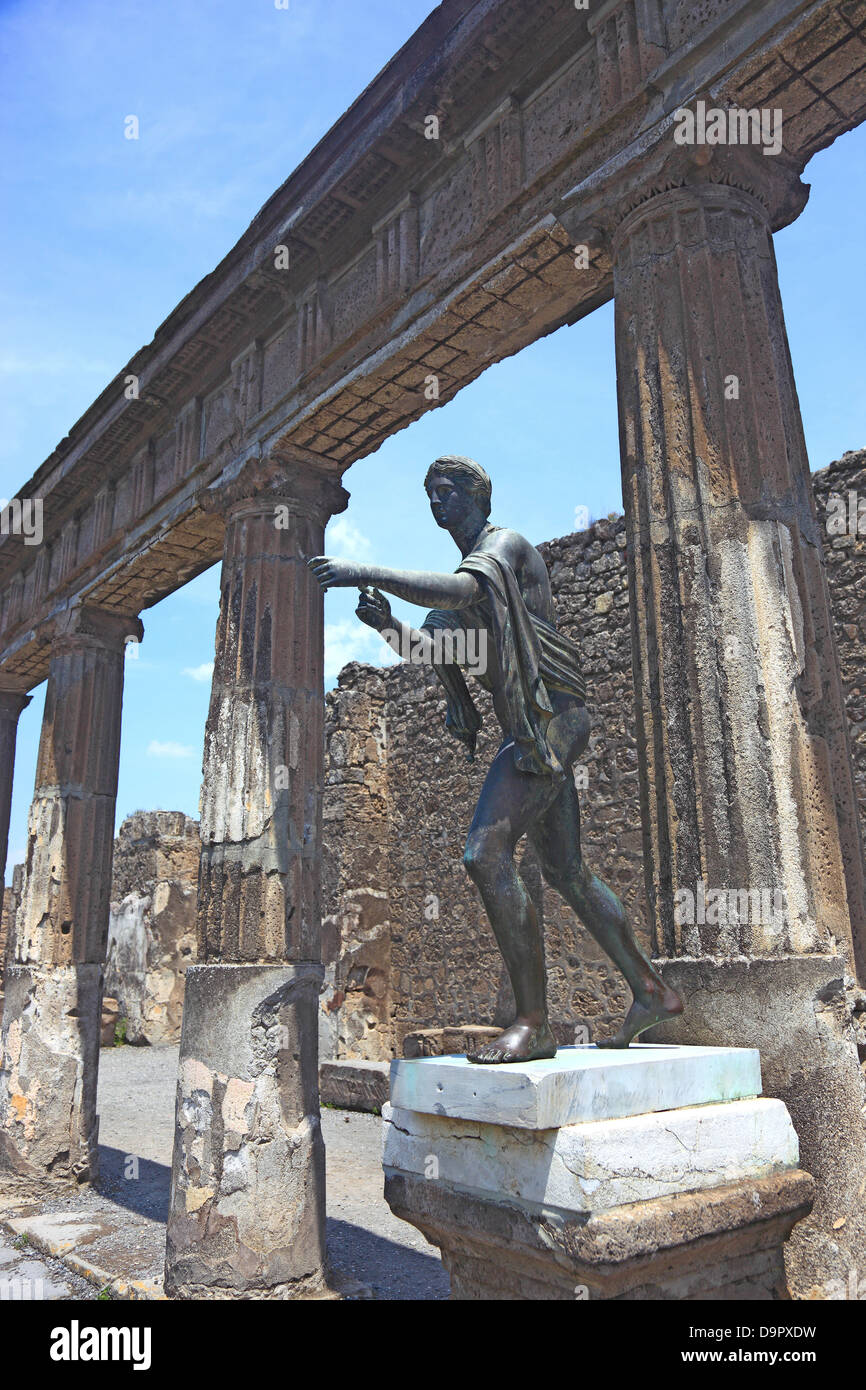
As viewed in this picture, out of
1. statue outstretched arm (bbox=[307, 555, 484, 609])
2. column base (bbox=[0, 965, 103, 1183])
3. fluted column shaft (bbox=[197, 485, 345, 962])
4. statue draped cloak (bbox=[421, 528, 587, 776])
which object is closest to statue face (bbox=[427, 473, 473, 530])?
statue draped cloak (bbox=[421, 528, 587, 776])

★ ★ ★

Exercise: Please format the records above as a JSON list of strings, one string per line, leaving out blank lines and the pictures.

Response to this exercise:
[
  "As viewed in this picture, out of",
  "1. statue outstretched arm (bbox=[307, 555, 484, 609])",
  "2. column base (bbox=[0, 965, 103, 1183])",
  "3. fluted column shaft (bbox=[197, 485, 345, 962])",
  "4. statue draped cloak (bbox=[421, 528, 587, 776])",
  "which object is closest to statue face (bbox=[427, 473, 473, 530])?",
  "statue draped cloak (bbox=[421, 528, 587, 776])"
]